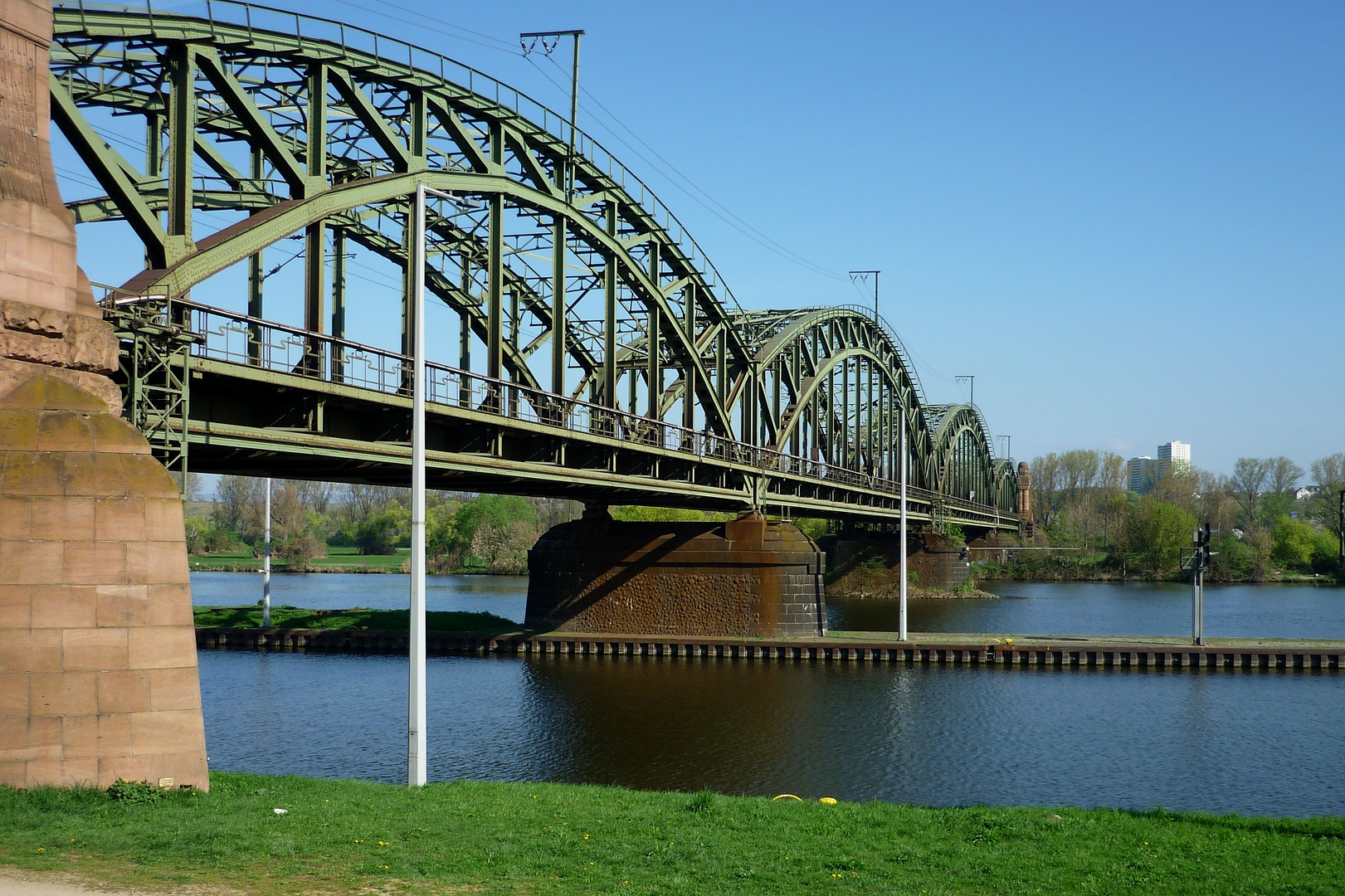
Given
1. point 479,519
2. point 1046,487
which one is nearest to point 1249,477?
point 1046,487

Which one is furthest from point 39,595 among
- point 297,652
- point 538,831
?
point 297,652

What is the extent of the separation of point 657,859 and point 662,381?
39.1 metres

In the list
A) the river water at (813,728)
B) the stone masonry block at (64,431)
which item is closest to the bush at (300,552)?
the river water at (813,728)

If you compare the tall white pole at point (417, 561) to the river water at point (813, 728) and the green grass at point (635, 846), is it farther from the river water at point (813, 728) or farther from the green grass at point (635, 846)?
the river water at point (813, 728)

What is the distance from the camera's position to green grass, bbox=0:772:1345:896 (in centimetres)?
1134

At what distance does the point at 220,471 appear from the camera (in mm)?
26734

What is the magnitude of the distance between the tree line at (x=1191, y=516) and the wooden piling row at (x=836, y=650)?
37756 millimetres

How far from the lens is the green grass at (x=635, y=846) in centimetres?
1134

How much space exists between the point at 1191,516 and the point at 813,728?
104973 mm

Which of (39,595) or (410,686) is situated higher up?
(39,595)

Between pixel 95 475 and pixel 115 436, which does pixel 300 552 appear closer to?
pixel 115 436

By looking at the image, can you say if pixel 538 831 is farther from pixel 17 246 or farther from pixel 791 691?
pixel 791 691

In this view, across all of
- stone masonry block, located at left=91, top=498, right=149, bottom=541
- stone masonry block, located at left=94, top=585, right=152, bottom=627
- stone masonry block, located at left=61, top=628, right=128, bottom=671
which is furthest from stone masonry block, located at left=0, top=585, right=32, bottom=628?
stone masonry block, located at left=91, top=498, right=149, bottom=541

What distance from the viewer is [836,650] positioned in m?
46.2
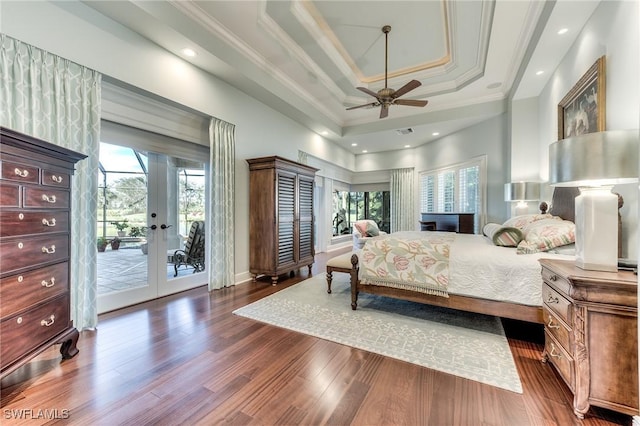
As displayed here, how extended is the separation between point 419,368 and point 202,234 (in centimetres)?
340

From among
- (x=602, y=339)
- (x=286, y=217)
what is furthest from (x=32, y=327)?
(x=602, y=339)

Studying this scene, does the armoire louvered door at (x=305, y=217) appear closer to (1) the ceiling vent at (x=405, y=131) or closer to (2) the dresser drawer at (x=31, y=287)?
(1) the ceiling vent at (x=405, y=131)

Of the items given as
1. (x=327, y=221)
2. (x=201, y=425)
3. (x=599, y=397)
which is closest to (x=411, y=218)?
(x=327, y=221)

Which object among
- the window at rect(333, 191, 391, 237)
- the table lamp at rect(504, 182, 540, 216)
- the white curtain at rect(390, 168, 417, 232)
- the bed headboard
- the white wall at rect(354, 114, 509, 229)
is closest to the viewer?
the bed headboard

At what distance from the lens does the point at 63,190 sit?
76.1 inches

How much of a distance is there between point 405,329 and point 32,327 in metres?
2.81

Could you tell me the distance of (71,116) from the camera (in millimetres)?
2412

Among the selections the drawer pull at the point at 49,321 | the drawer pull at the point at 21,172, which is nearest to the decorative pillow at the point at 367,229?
the drawer pull at the point at 49,321

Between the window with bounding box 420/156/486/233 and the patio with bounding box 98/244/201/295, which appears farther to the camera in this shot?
the window with bounding box 420/156/486/233

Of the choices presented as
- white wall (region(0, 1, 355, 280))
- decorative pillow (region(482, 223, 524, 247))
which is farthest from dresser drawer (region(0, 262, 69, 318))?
decorative pillow (region(482, 223, 524, 247))

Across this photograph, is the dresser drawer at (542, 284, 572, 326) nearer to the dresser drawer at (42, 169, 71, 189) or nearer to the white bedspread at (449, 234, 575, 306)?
the white bedspread at (449, 234, 575, 306)

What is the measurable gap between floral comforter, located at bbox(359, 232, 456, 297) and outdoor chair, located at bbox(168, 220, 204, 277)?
8.29ft

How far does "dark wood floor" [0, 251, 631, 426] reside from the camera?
1.43 metres

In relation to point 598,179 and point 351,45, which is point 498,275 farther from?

_INSTRUCTIONS FOR THE TASK_
Exclude the images, then output the data above word for word.

_PROBLEM SOLUTION_
Given
1. point 479,519
2. point 1046,487
which one is nearest to point 1249,477?
point 1046,487

Which one is furthest from point 39,595 among
- point 297,652
- point 538,831
?
point 297,652

What is the extent of the separation of point 657,859 and point 662,381?
39.1 metres

In the list
A) the river water at (813,728)
B) the stone masonry block at (64,431)
which item is closest to the bush at (300,552)?
the river water at (813,728)

If you compare the tall white pole at point (417, 561) to the river water at point (813, 728) and the green grass at point (635, 846), is it farther from the river water at point (813, 728) or farther from the green grass at point (635, 846)?
the river water at point (813, 728)

What is the distance from the camera's position to green grass, bbox=0:772:1345:896 (in centimetres)?
1134

At what distance does the point at 220,471 appear from the camera (in mm)?
26734

What is the magnitude of the distance between the tree line at (x=1191, y=516) and the wooden piling row at (x=836, y=650)?
37756 millimetres

How far from the lens is the green grass at (x=635, y=846) in centimetres?
1134

How much space exists between the point at 1191,516 and the point at 813,728?
104973 mm

Which of (39,595) or (410,686) is situated higher up?
(39,595)

Between pixel 95 475 and pixel 115 436, which does pixel 300 552 appear closer to?
pixel 115 436

By looking at the image, can you say if pixel 538 831 is farther from pixel 17 246 or farther from pixel 791 691?
pixel 791 691

In this view, across all of
- stone masonry block, located at left=91, top=498, right=149, bottom=541
- stone masonry block, located at left=94, top=585, right=152, bottom=627
- stone masonry block, located at left=61, top=628, right=128, bottom=671
which is furthest from stone masonry block, located at left=0, top=585, right=32, bottom=628?
stone masonry block, located at left=91, top=498, right=149, bottom=541

What distance from the viewer is [836,650] positioned in m?
46.2
As displayed here, how extended is the separation between point 419,368 and point 202,234 (in centimetres)?
340

From among
- (x=602, y=339)
- (x=286, y=217)
what is furthest from (x=32, y=327)?
(x=602, y=339)

Studying this scene, does the armoire louvered door at (x=305, y=217) appear closer to (1) the ceiling vent at (x=405, y=131) or closer to (2) the dresser drawer at (x=31, y=287)?
(1) the ceiling vent at (x=405, y=131)

Of the items given as
1. (x=327, y=221)
2. (x=201, y=425)
3. (x=599, y=397)
which is closest to (x=411, y=218)?
(x=327, y=221)

Which object among
- the window at rect(333, 191, 391, 237)
- the table lamp at rect(504, 182, 540, 216)
- the white curtain at rect(390, 168, 417, 232)
- the bed headboard
- the white wall at rect(354, 114, 509, 229)
is closest to the viewer?
the bed headboard

At what distance from the lens does the point at 63,190 sit?
76.1 inches

How much of a distance is there between point 405,329 and point 32,327 in metres?
2.81

Could you tell me the distance of (71,116) from the camera (in millimetres)?
2412

Among the selections the drawer pull at the point at 49,321 | the drawer pull at the point at 21,172, which is nearest to the decorative pillow at the point at 367,229?
the drawer pull at the point at 49,321

Between the window with bounding box 420/156/486/233 and the patio with bounding box 98/244/201/295, which appears farther to the camera in this shot?
the window with bounding box 420/156/486/233

Of the choices presented as
- white wall (region(0, 1, 355, 280))
- decorative pillow (region(482, 223, 524, 247))
which is farthest from dresser drawer (region(0, 262, 69, 318))?
decorative pillow (region(482, 223, 524, 247))

Across this photograph, is the dresser drawer at (542, 284, 572, 326) nearer to the dresser drawer at (42, 169, 71, 189) or nearer to the white bedspread at (449, 234, 575, 306)?
the white bedspread at (449, 234, 575, 306)

What is the measurable gap between floral comforter, located at bbox(359, 232, 456, 297) and outdoor chair, located at bbox(168, 220, 204, 277)?
8.29ft

How far does "dark wood floor" [0, 251, 631, 426] reside from the camera?
1.43 metres

In relation to point 598,179 and point 351,45, which is point 498,275 farther from?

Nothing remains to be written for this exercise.